Brexit. What will happen now with the UK’s exit from the EU?

A fantastic future as predicted by Boris Johnson or a risky leap into the unknown as detractors of the Brexi? After almost 50 years in the European Union, the UK opens a new solo chapter on January 1, 2021.

What will change in the UK and the European Union from 1 January?

The United Kingdom officially left the European Union on 31 January 2020, but continued to enforce its rules during a transition period that ended this Thursday at 11pm in London, midnight in continental Europe. As of Friday, the country is walking alone again.

Thanks to the trade agreement reached a week ago by London and Brussels at the end of long and difficult last-minute negotiations, the prospect of tariffs and quotas for goods crossing the Hose Channel.

But even with an agreement, the future is far from perfect. British exporters they will have to present new customs documents to demonstrate that their products are suitable for the European single market.

London urged companies to prepare, but industries say the government has not provided computer systems and support staff on time, increasing the risk of chaos.

London’s plan to return to the world stage

Defending the idea of ​​a “Global Britain”, London seeks to revitalize its bilateral relations with the rest of the world, especially with its “closest and most important ally,” the United States, in Johnson’s words.

But he lost a trick with the defeat of Donald Trump, an enthusiastic supporter of the Brexi. And the coronavirus pandemic has hit the British economy hard, threatening the bright future promised by the Conservative prime minister. The idea is for the UK not to close in on itself but to open up to the outside to forge free trade agreements around the world.

“Now that global Britain is back it’s time for manufacturers, men and women of action and innovators to help us write our most exciting chapter to date,” the international trade minister said. Liz Truss, in October, promising future exports of all sorts of British products, from creams to robots.

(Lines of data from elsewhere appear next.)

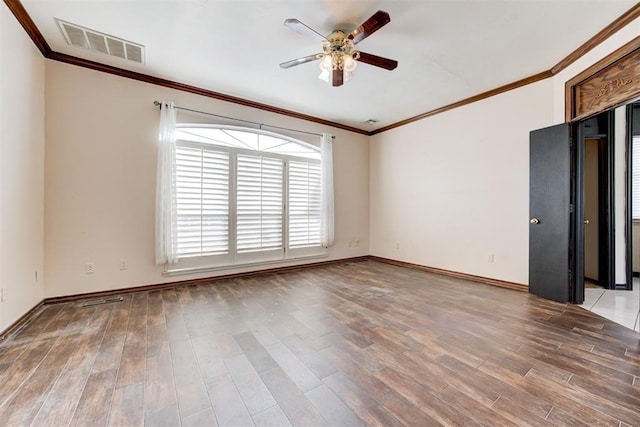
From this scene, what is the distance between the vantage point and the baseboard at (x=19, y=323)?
2125 mm

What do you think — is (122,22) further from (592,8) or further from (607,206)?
(607,206)

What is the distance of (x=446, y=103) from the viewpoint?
14.0 ft

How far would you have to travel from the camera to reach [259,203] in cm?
431

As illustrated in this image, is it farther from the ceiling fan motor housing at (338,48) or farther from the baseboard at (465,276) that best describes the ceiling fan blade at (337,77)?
the baseboard at (465,276)

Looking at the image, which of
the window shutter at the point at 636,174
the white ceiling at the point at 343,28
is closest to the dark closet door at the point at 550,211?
the white ceiling at the point at 343,28

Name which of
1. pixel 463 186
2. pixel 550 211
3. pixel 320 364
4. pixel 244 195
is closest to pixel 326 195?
pixel 244 195

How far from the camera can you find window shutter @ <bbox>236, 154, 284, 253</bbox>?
13.6 ft

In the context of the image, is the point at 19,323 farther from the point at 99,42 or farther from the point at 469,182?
the point at 469,182

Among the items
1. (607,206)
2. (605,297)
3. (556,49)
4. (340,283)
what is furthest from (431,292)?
(556,49)

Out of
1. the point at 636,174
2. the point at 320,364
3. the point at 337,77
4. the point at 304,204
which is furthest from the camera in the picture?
the point at 304,204

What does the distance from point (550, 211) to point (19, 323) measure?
5.62 meters

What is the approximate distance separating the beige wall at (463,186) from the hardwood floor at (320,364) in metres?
1.02

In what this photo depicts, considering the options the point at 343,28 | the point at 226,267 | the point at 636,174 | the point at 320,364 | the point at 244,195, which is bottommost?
the point at 320,364

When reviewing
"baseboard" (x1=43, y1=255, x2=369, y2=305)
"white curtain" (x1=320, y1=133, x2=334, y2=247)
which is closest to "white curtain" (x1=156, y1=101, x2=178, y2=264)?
"baseboard" (x1=43, y1=255, x2=369, y2=305)
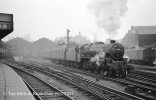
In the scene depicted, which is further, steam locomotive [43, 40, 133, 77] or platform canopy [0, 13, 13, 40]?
steam locomotive [43, 40, 133, 77]

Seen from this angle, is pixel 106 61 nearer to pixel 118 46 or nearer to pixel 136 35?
pixel 118 46

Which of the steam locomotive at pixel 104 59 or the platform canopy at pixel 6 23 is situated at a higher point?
the platform canopy at pixel 6 23

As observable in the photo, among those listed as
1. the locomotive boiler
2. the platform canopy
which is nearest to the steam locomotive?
the locomotive boiler

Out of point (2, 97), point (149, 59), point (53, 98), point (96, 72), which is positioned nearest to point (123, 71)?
point (96, 72)

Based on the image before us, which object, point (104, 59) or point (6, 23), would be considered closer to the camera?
point (6, 23)

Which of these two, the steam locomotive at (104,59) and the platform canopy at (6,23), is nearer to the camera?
the platform canopy at (6,23)

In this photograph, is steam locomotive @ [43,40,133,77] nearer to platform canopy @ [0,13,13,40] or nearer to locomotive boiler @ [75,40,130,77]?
locomotive boiler @ [75,40,130,77]

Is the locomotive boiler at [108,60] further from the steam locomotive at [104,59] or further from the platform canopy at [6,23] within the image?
the platform canopy at [6,23]

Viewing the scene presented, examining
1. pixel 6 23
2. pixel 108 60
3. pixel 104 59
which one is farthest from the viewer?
pixel 104 59

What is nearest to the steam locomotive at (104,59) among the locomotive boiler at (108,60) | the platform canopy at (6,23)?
the locomotive boiler at (108,60)

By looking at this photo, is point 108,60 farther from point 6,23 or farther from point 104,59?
point 6,23

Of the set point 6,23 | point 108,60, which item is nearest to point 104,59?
point 108,60

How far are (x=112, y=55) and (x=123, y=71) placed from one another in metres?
1.71

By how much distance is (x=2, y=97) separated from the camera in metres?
8.19
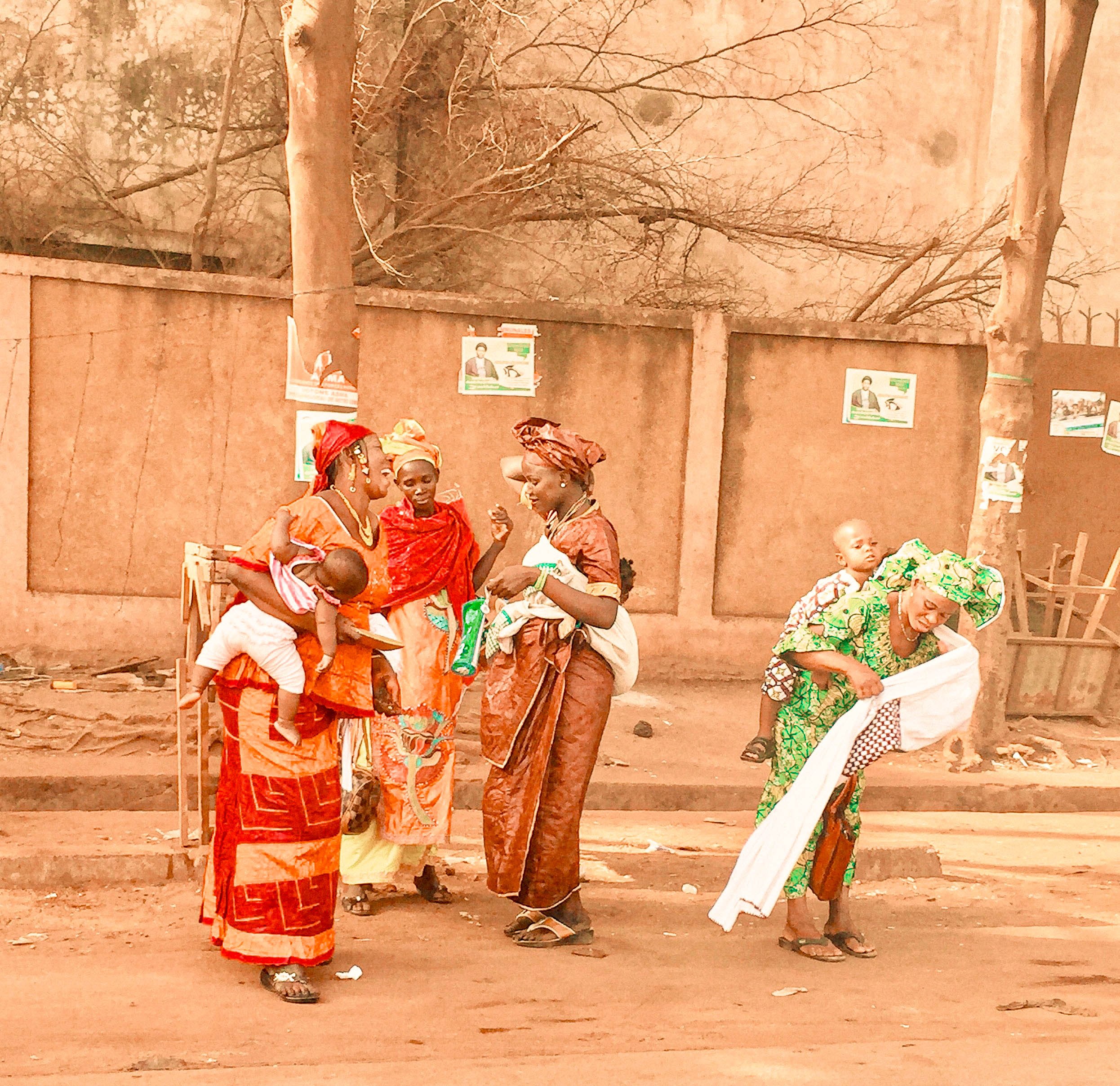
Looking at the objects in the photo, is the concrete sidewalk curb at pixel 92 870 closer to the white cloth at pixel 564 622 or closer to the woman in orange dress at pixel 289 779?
the woman in orange dress at pixel 289 779

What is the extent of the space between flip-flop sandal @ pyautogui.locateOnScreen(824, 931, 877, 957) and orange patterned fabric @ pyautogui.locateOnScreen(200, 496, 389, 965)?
1906 millimetres

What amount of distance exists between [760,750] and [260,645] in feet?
6.10

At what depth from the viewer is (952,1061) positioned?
393 cm

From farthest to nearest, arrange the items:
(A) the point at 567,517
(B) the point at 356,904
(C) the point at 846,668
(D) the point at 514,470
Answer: (B) the point at 356,904 → (D) the point at 514,470 → (A) the point at 567,517 → (C) the point at 846,668

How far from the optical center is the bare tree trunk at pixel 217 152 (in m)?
10.4

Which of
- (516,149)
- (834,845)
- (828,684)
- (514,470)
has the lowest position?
(834,845)

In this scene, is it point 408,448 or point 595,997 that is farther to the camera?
point 408,448

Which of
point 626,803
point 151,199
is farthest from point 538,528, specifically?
point 151,199

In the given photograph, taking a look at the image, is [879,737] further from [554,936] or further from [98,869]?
[98,869]

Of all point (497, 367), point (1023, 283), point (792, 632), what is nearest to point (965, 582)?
point (792, 632)

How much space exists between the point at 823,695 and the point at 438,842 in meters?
1.64

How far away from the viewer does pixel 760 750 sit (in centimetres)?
493

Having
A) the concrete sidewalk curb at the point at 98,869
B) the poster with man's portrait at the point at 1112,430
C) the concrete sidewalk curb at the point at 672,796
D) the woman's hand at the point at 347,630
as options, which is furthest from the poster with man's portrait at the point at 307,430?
the poster with man's portrait at the point at 1112,430

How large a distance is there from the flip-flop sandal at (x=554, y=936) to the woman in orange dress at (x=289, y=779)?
2.73 ft
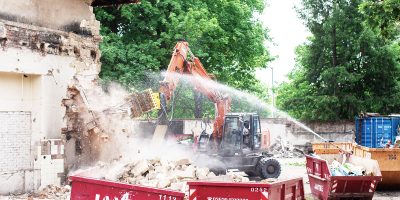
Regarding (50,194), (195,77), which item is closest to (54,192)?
(50,194)

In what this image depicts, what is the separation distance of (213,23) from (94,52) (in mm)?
11167

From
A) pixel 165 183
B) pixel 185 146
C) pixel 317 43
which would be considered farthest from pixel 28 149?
pixel 317 43

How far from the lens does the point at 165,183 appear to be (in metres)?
11.3

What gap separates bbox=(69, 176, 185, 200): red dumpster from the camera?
8344mm

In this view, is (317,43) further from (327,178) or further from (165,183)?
(165,183)

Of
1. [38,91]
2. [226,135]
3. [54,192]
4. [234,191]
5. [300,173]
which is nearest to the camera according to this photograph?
[234,191]

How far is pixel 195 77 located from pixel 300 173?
262 inches

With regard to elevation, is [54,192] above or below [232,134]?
below

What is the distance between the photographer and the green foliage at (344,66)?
1221 inches

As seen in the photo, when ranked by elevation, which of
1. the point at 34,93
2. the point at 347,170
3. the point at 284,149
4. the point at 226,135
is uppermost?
the point at 34,93

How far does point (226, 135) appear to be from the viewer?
1831cm

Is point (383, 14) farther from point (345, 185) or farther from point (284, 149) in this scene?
point (284, 149)

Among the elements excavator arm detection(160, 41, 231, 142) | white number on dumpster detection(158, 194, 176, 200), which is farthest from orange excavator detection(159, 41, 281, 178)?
white number on dumpster detection(158, 194, 176, 200)

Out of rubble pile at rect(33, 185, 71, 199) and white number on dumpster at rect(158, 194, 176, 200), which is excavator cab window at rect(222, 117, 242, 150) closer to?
rubble pile at rect(33, 185, 71, 199)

In addition to the European Union, the United Kingdom has already signed post-crisis trade agreements with Japan, Canada, Switzerland, Singapore and several Latin American countries led by Mexico and Chile. And it is negotiating others with the United States, Australia and New Zealand, among others.

Agreements in preparation or concluded, including the one signed with Brussels, account for 80 per cent of British foreign trade by 2022, says the government, which reshaped the ministry of Foreign relations to integrate its generous development aid into the British diplomatic agenda.

What will happen to the UK after Brexit?

Johnson’s big promise in last December’s legislature was to “carry out Brexit” and then end the growing economic disparities between rich finance London and the rest of the country, especially the post-industrial areas of the north. .

But this “improvement” program through major investments, such as the HS2 high-speed line that is to operate in central and northern England, was sidelined due to the pandemic.

The government insists, however, that its long-term goals are maintained and that the money with which London has so far contributed to the European budget will be better spent on British territory.

Some Brexit advocates called for a radical overhaul of the economic model to transform the country into one “Singapore on the Thames”, a kind of tax haven with an ultra-regulated financial sector that becomes a powerful rival at the gates of the European Union. But this was hampered by the terms of the trade agreement, with which Brussels made sure to avoid any unfair competition.

The government assures that the conclusion of trade agreements will not be to the detriment of key issues such as public health or agri-food regulations, especially in its negotiations with the United States.

At the national level, the Conservative executive will have to strive to reunite the British, divided by a Brexit against which both Scotland and Northern Ireland had been voting.

“We leave an empty seat at the table of Europe” but “it will not be empty for long,” threatened Scottish pro-independence MP Ian Blackford, and demanded a new referendum on self-determination, after the one lost in 2014, with the hope of being able to reintegrate the EU as an independent state.